Also I'm wondering for which applications we would need an unencrypted tls.key and why it's not a good idea to do this by default (and ensure backward compatibility with unlocking).

I don't think there's really a problem or place where having an encrypted TLS key is bad, however the flow to unlock the node (with the temporary certificates) is a pretty different process than what has existed in LND so far. So I think forcing this new process for unlocking nodes would have negative cascading affects.

Thanks!

gkrizek avatar Dec 03 '22 01:12 gkrizek

Addressed those comments @guggero! Just one question: Looks like the linter wants me to add a timeout to the lets encrypt codes. Would it make sense to use one of the other timeouts in the config.go or should I set a new one?

And uh, I don't know why the GitHub UI hates me, but every time I go to request a review from anyone, it for some reason removes other developers' requests for review (???). So sorry for removing your request for review @sputn1ck.

orbitalturtle avatar Dec 03 '22 23:12 orbitalturtle

Looks like the linter wants me to add a timeout to the lets encrypt codes. Would it make sense to use one of the other timeouts in the config.go or should I set a new one?

I'd just add a var at the top of the file for this case and set it to 5 seconds or something like that. The linter is new so it didn't catch existing instances of http.Server that we should probably also address. I'm going to add an issue for that so we can fix it everywhere (REST server, profiling server, let's encrypt).

guggero avatar Dec 05 '22 08:12 guggero

I'm not sure I understand what you're saying. Can you elaborate here?

@gkrizek Yes, sorry for not being more explicit. The code as in this PR, running lnd for the first time with the --tlsencryptkey flag is not compatible with an uninitialized .lnd home folder, as the flow expects a tls.cert/keypair in the first call of GetConfig to exist and errors with a file not found error. Is that intentional or a deeper reason behind it?

bitromortac avatar Dec 05 '22 11:12 bitromortac

@bitromortac maybe @guggero can help us decide the default behavior. Although this is more secure, I do not think it should be the default behavior because it changes the way nodes are unlocked significantly. I think this new and different way of unlocking would be bad for existing LND users. The preference would be to allow them to upgrade when they are ready.

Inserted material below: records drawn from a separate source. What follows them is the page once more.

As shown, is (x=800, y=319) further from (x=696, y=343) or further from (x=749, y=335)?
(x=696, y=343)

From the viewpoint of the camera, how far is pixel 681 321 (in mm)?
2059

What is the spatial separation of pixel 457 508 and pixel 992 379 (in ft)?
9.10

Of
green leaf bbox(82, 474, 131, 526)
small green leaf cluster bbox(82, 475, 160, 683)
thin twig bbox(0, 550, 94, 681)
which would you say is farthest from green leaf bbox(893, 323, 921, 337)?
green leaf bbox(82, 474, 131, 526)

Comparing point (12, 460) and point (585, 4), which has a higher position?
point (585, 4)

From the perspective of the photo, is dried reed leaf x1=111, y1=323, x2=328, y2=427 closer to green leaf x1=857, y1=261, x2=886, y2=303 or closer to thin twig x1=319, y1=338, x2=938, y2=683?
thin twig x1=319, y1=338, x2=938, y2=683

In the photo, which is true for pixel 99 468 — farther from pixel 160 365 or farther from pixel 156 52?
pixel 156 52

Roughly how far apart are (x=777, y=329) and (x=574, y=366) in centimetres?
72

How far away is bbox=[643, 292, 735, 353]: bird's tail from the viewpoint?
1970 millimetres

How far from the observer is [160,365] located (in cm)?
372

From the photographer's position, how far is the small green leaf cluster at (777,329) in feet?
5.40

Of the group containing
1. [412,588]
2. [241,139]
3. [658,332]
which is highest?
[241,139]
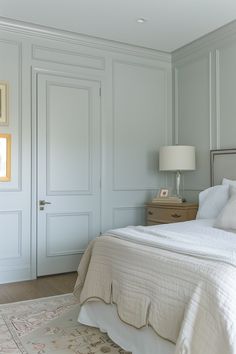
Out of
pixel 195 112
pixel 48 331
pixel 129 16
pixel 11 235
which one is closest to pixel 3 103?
pixel 11 235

Would it be too involved to keep tls.cert in sync with the currently active certificate? That way we would keep backward compatibility with unlocking.

I think this is true only if the user is using lncli from the same instance that LND is running on. If they are communicating with the node remotely it wouldn't provide any benefits. You could still need to grab the cert to validate the request. Therefore, I think overwriting the tls.cert file back and forth doesn't make a lot of sense and could cause confusion.

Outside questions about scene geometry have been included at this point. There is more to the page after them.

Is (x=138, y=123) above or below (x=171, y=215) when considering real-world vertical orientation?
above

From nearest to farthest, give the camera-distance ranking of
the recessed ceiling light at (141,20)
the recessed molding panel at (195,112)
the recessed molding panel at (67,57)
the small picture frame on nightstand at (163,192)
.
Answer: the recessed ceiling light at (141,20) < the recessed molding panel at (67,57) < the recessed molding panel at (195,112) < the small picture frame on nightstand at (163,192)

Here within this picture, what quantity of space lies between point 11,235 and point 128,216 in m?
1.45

gkrizek avatar Dec 06 '22 18:12 gkrizek

I'm not sure I understand what you're saying. Can you elaborate here?

@gkrizek Yes, sorry for not being more explicit. The code as in this PR, running lnd for the first time with the --tlsencryptkey flag is not compatible with an uninitialized .lnd home folder, as the flow expects a tls.cert/keypair in the first call of GetConfig to exist and errors with a file not found error. Is that intentional or a deeper reason behind it?

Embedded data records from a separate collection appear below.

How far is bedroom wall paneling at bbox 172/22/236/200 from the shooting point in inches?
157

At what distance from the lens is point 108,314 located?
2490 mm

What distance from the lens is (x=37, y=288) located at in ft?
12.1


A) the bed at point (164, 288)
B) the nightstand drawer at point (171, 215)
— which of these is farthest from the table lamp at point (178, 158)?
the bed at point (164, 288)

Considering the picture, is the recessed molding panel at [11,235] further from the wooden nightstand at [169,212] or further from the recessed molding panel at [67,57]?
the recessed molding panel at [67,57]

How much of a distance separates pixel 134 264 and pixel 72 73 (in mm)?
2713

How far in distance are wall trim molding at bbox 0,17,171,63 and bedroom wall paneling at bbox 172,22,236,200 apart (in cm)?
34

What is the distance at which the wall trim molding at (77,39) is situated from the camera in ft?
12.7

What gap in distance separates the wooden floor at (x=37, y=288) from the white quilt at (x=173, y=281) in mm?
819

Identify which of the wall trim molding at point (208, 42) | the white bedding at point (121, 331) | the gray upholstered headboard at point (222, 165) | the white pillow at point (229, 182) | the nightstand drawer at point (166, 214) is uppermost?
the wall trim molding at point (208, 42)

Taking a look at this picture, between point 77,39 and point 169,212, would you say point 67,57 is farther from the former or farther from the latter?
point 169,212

Oops yup looks like that was a bug. Nice catch. I also addressed all your other comments @bitromortac, when you have a chance to take a look. Good call on encapsulating the lnd.go further into the TLSManager.

orbitalturtle avatar Dec 06 '22 21:12 orbitalturtle

@bitromortac maybe @guggero can help us decide the default behavior. Although this is more secure, I do not think it should be the default behavior because it changes the way nodes are unlocked significantly.

I agree with Graham here, we shouldn't make this the default because it will make unlocking through lncli quite different because another cert needs to be used.

guggero avatar Dec 07 '22 11:12 guggero

I think this is true only if the user is using lncli from the same instance that LND is running on. If they are communicating with the node remotely it wouldn't provide any benefits. You could still need to grab the cert to validate the request. Therefore, I think overwriting the tls.cert file back and forth doesn't make a lot of sense and could cause confusion.

I agree with Graham here, we shouldn't make this the default because it will make unlocking through lncli quite different because another cert needs to be used.

Yes, that makes sense. I didn't really consider that scenario, usually when I'm restarting my node I unlock it from the same machine, but there is a use case where the node hoster is different from the manager :+1: (which is also part of the motivation of this PR).

bitromortac avatar Dec 07 '22 14:12 bitromortac

@bitromortac Sounds great, made those changes :+1: @guggero & @sputn1ck lmk if there's anything else I can do to improve the PR. I'd re-request a review above, but having trouble with the UI lately.

orbitalturtle avatar Dec 16 '22 04:12 orbitalturtle

@orbitalturtle, remember to re-request review from reviewers when ready

lightninglabs-deploy avatar Jan 13 '23 16:01 lightninglabs-deploy

Thanks for the reviews @bitromortac and @sputn1ck. @bitromortac I made those changes ~ re: a couple of your comments, I think I had done something funny when rebasing, but should be fixed now :+1:

orbitalturtle avatar Jan 19 '23 19:01 orbitalturtle

Fabulous, @bitromortac I made those changes, thanks again for the reviews :)

orbitalturtle avatar Jan 25 '23 19:01 orbitalturtle

Great made those changes @guggero, and rebased

orbitalturtle avatar Jan 26 '23 19:01 orbitalturtle

Great made those changes @guggero, and rebased

I don't really see the changes. But I also noticed that the same area of the code was replaced in a later commit, so it's fixed indirectly. Not optimal, but given the number of rounds this has gone through, I'm just going to merge anyway.

guggero avatar Jan 27 '23 13:01 guggero